[Begin]

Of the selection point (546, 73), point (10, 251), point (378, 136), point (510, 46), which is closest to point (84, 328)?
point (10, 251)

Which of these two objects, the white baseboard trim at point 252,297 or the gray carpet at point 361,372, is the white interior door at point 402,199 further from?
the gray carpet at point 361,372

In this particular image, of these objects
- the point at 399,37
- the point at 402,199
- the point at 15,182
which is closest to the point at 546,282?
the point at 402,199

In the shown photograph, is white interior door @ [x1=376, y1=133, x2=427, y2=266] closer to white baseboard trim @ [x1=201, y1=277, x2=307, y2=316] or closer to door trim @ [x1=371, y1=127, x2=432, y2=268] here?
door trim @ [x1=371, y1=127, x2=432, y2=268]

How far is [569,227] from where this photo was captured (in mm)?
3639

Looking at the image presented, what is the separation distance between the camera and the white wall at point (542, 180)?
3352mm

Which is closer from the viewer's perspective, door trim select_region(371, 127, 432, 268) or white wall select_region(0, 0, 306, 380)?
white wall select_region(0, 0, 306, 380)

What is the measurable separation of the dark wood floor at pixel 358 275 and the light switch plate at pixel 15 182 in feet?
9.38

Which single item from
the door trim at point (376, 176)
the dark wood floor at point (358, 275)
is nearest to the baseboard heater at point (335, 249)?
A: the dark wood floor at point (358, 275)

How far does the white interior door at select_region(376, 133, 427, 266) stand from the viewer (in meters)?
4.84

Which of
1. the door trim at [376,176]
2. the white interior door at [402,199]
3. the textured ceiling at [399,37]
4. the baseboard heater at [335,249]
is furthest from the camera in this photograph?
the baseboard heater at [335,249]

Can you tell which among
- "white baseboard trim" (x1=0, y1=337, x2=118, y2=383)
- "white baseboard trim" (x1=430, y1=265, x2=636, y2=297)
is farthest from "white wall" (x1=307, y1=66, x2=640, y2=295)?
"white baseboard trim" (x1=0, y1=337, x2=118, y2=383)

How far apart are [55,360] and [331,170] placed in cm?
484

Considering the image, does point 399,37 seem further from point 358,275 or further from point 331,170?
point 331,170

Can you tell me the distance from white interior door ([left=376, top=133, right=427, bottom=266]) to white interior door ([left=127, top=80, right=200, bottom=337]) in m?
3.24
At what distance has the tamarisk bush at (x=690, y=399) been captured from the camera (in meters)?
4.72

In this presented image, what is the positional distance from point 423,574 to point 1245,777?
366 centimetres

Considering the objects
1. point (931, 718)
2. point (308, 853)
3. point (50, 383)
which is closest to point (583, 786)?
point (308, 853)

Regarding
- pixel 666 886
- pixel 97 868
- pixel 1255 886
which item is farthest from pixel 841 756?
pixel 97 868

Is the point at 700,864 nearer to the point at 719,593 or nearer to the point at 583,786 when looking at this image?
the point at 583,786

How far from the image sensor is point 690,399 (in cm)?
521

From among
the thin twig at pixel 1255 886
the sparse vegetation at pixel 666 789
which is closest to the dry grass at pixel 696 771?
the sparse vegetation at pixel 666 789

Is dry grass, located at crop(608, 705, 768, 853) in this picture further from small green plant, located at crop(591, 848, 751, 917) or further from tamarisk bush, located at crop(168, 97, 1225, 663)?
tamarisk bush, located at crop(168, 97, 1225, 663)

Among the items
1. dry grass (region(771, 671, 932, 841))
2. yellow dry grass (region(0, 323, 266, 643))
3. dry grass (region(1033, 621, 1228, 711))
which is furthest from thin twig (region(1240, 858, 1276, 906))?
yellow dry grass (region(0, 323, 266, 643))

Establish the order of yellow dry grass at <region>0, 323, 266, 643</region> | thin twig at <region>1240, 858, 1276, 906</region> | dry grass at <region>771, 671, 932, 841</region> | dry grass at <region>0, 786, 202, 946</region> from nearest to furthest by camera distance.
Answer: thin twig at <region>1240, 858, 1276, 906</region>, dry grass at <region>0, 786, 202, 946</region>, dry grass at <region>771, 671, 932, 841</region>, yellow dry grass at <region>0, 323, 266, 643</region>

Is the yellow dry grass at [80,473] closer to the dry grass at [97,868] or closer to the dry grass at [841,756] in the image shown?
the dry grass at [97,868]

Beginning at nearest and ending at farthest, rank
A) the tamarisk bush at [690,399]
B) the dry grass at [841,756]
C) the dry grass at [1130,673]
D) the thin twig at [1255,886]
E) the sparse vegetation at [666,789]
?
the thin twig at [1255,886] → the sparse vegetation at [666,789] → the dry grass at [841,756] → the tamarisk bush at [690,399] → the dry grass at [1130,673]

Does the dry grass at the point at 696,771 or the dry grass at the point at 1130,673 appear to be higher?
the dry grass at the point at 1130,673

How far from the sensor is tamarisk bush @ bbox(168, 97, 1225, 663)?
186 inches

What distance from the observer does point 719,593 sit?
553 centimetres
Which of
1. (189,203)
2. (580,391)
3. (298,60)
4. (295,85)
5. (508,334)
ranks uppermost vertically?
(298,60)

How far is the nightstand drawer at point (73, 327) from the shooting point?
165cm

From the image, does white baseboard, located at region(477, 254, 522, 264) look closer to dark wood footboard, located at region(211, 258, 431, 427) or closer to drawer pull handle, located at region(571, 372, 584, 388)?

[End]

* DIRECTIONS FOR THIS TASK
In the records above, find the line containing "Does the dry"; please retype it and every line after it through the last line, exactly and with nothing else.

* EXERCISE SOLUTION
Does the dry grass at the point at 696,771 or the dry grass at the point at 1130,673 appear to be higher?
the dry grass at the point at 1130,673

How far from the sensor is tamarisk bush @ bbox(168, 97, 1225, 663)?
186 inches

What distance from the observer does point 719,593 sit?
553 centimetres
Which of
1. (189,203)
2. (580,391)
3. (298,60)
4. (295,85)
5. (508,334)
ranks uppermost vertically?
(298,60)

How far is the nightstand drawer at point (73, 327) from the shooting point?
165cm

From the image, does white baseboard, located at region(477, 254, 522, 264) look closer to dark wood footboard, located at region(211, 258, 431, 427) or closer to drawer pull handle, located at region(571, 372, 584, 388)?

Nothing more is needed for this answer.